How GhostInterview Helps

• GhostInterview helps by suggesting efficient ways to implement stack-based state management for this problem.
• The solver guides candidates to avoid common pitfalls like inefficient string manipulation techniques, which could lead to suboptimal performance.
• GhostInterview provides insights into how to handle complex cases where new occurrences of part might emerge after removing an old one.

Topic Pages

• String
• Stack
• Simulation

Related GhostInterview Pages

• LeetCode Interview Copilot - Use GhostInterview as a live solver when you want direct help with LeetCode-style coding questions.
• Coding Interview Assistant - See how GhostInterview supports array, string, linked list, graph, and tree interview workflows.
• How GhostInterview Works - Review the screenshot, reasoning, and answer flow before using the solver in a live interview.

FAQ

What is the primary pattern used to solve the "Remove All Occurrences of a Substring" problem?

The primary pattern for solving this problem is stack-based state management, which allows for efficient removal of all occurrences of a substring in the string.

How do we handle the appearance of new occurrences of part in "Remove All Occurrences of a Substring"?

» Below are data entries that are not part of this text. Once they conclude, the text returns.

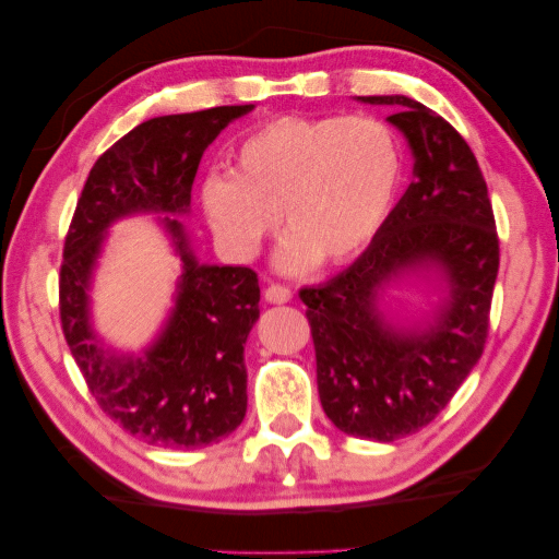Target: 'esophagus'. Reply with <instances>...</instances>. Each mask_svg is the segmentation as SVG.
Instances as JSON below:
<instances>
[{
  "mask_svg": "<svg viewBox=\"0 0 559 559\" xmlns=\"http://www.w3.org/2000/svg\"><path fill=\"white\" fill-rule=\"evenodd\" d=\"M264 299L272 305H285L292 299V289L287 285H277V282H272V285H267V289H264Z\"/></svg>",
  "mask_w": 559,
  "mask_h": 559,
  "instance_id": "1",
  "label": "esophagus"
}]
</instances>
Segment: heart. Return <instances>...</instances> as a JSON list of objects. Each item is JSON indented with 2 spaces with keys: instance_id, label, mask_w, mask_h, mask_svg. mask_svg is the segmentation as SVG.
I'll return each mask as SVG.
<instances>
[{
  "instance_id": "b5f03b06",
  "label": "heart",
  "mask_w": 559,
  "mask_h": 559,
  "mask_svg": "<svg viewBox=\"0 0 559 559\" xmlns=\"http://www.w3.org/2000/svg\"><path fill=\"white\" fill-rule=\"evenodd\" d=\"M402 179V147L388 122L367 115L280 117L257 127L231 154V175H210L202 204L219 242L252 257L274 229L282 270L317 257L345 262L377 235Z\"/></svg>"
}]
</instances>
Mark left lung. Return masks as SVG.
Masks as SVG:
<instances>
[{
  "instance_id": "1",
  "label": "left lung",
  "mask_w": 559,
  "mask_h": 559,
  "mask_svg": "<svg viewBox=\"0 0 559 559\" xmlns=\"http://www.w3.org/2000/svg\"><path fill=\"white\" fill-rule=\"evenodd\" d=\"M362 102L397 107L388 119L407 136L415 179L372 245L299 299L324 415L352 437L392 442L432 423L483 357L500 239L483 171L448 119L402 94ZM417 266L443 272L449 299L425 331H397L379 309L381 289Z\"/></svg>"
}]
</instances>
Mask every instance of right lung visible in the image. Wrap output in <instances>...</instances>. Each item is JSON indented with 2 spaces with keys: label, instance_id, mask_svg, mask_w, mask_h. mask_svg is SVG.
I'll use <instances>...</instances> for the list:
<instances>
[{
  "label": "right lung",
  "instance_id": "1",
  "mask_svg": "<svg viewBox=\"0 0 559 559\" xmlns=\"http://www.w3.org/2000/svg\"><path fill=\"white\" fill-rule=\"evenodd\" d=\"M252 105L154 117L94 162L76 200L59 270V320L92 397L109 419L157 448L194 450L235 432L247 412L245 342L260 317L250 267H210L187 247L182 225L165 217L185 272L177 305L144 357H115L90 328V280L105 229L132 212L190 207L204 150Z\"/></svg>",
  "mask_w": 559,
  "mask_h": 559
}]
</instances>
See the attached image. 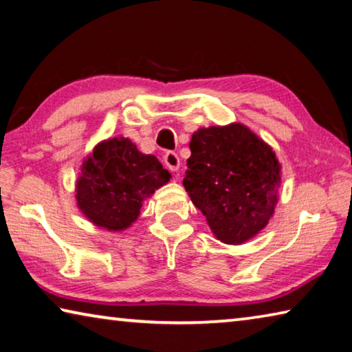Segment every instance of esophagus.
Here are the masks:
<instances>
[{
    "label": "esophagus",
    "instance_id": "34e87169",
    "mask_svg": "<svg viewBox=\"0 0 352 352\" xmlns=\"http://www.w3.org/2000/svg\"><path fill=\"white\" fill-rule=\"evenodd\" d=\"M164 164L170 172H177L180 169V158L175 152H168L164 155Z\"/></svg>",
    "mask_w": 352,
    "mask_h": 352
}]
</instances>
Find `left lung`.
Here are the masks:
<instances>
[{
    "label": "left lung",
    "mask_w": 352,
    "mask_h": 352,
    "mask_svg": "<svg viewBox=\"0 0 352 352\" xmlns=\"http://www.w3.org/2000/svg\"><path fill=\"white\" fill-rule=\"evenodd\" d=\"M189 147L183 186L214 237L228 245L253 239L269 223L279 200L276 153L241 122L200 127Z\"/></svg>",
    "instance_id": "8db88e82"
}]
</instances>
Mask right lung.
Here are the masks:
<instances>
[{
  "label": "right lung",
  "mask_w": 352,
  "mask_h": 352,
  "mask_svg": "<svg viewBox=\"0 0 352 352\" xmlns=\"http://www.w3.org/2000/svg\"><path fill=\"white\" fill-rule=\"evenodd\" d=\"M169 180L157 157L140 152L129 138L104 140L82 162L77 208L93 225L118 233L138 220L144 200Z\"/></svg>",
  "instance_id": "right-lung-1"
}]
</instances>
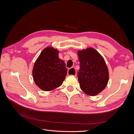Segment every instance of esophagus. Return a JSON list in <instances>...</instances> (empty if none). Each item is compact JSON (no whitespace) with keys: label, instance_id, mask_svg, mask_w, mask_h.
Listing matches in <instances>:
<instances>
[{"label":"esophagus","instance_id":"esophagus-1","mask_svg":"<svg viewBox=\"0 0 134 134\" xmlns=\"http://www.w3.org/2000/svg\"><path fill=\"white\" fill-rule=\"evenodd\" d=\"M76 70L74 68H71L69 69L68 71V75H74V76H76Z\"/></svg>","mask_w":134,"mask_h":134}]
</instances>
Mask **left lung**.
Segmentation results:
<instances>
[{"label":"left lung","mask_w":134,"mask_h":134,"mask_svg":"<svg viewBox=\"0 0 134 134\" xmlns=\"http://www.w3.org/2000/svg\"><path fill=\"white\" fill-rule=\"evenodd\" d=\"M78 55L80 89L89 96H96L104 90L108 82L109 72L106 62L102 56L92 47L78 50Z\"/></svg>","instance_id":"8db88e82"}]
</instances>
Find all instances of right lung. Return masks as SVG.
<instances>
[{
	"instance_id": "obj_1",
	"label": "right lung",
	"mask_w": 134,
	"mask_h": 134,
	"mask_svg": "<svg viewBox=\"0 0 134 134\" xmlns=\"http://www.w3.org/2000/svg\"><path fill=\"white\" fill-rule=\"evenodd\" d=\"M59 51L51 46L42 51L36 60L32 75L36 84L44 91L62 86L67 74L64 62L59 58Z\"/></svg>"
}]
</instances>
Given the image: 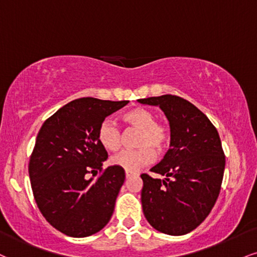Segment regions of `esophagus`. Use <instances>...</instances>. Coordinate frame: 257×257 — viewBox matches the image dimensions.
I'll use <instances>...</instances> for the list:
<instances>
[{
	"label": "esophagus",
	"instance_id": "1",
	"mask_svg": "<svg viewBox=\"0 0 257 257\" xmlns=\"http://www.w3.org/2000/svg\"><path fill=\"white\" fill-rule=\"evenodd\" d=\"M137 175H138L137 172H134V171H125L126 178H131V177H133V176H137Z\"/></svg>",
	"mask_w": 257,
	"mask_h": 257
}]
</instances>
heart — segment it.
I'll return each instance as SVG.
<instances>
[{
    "instance_id": "heart-1",
    "label": "heart",
    "mask_w": 257,
    "mask_h": 257,
    "mask_svg": "<svg viewBox=\"0 0 257 257\" xmlns=\"http://www.w3.org/2000/svg\"><path fill=\"white\" fill-rule=\"evenodd\" d=\"M122 119L126 124L140 131L138 138V150H126L111 158L113 166L125 171H138L156 159V148L162 152L169 142V132L165 126L156 122V117L150 110L134 107L123 113ZM98 140L105 150L117 151L120 146V132L115 122L105 119L99 126Z\"/></svg>"
}]
</instances>
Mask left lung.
<instances>
[{
    "instance_id": "obj_1",
    "label": "left lung",
    "mask_w": 257,
    "mask_h": 257,
    "mask_svg": "<svg viewBox=\"0 0 257 257\" xmlns=\"http://www.w3.org/2000/svg\"><path fill=\"white\" fill-rule=\"evenodd\" d=\"M138 101L159 106L171 133L170 150L151 169L164 178L141 175L142 211L159 232L187 234L205 220L220 193L225 156L218 131L202 111L181 97L164 94Z\"/></svg>"
}]
</instances>
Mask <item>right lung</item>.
I'll list each match as a JSON object with an SVG mask.
<instances>
[{"mask_svg":"<svg viewBox=\"0 0 257 257\" xmlns=\"http://www.w3.org/2000/svg\"><path fill=\"white\" fill-rule=\"evenodd\" d=\"M128 103L76 99L46 119L37 135L29 165L33 196L46 221L67 236H91L110 221L124 170L109 166L97 181L87 174L107 159L99 126Z\"/></svg>","mask_w":257,"mask_h":257,"instance_id":"add662e5","label":"right lung"}]
</instances>
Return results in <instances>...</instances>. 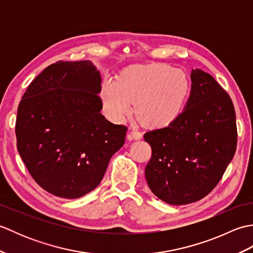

New occurrences of part can appear after a removal. The stack approach ensures that these new occurrences are identified and removed efficiently in subsequent steps.

What is the time complexity of the "Remove All Occurrences of a Substring" problem?

The time complexity is O(n + m), where n is the length of string s and m is the length of part.

Can the "Remove All Occurrences of a Substring" problem be solved without using a stack?

While it can be done using other methods like string slicing or regular expressions, the stack-based approach is the most efficient and optimal for this problem.

What are common mistakes when solving the "Remove All Occurrences of a Substring" problem?

Common mistakes include failing to check for new occurrences of part after removal, using inefficient string operations, and not leveraging the stack for optimal state management.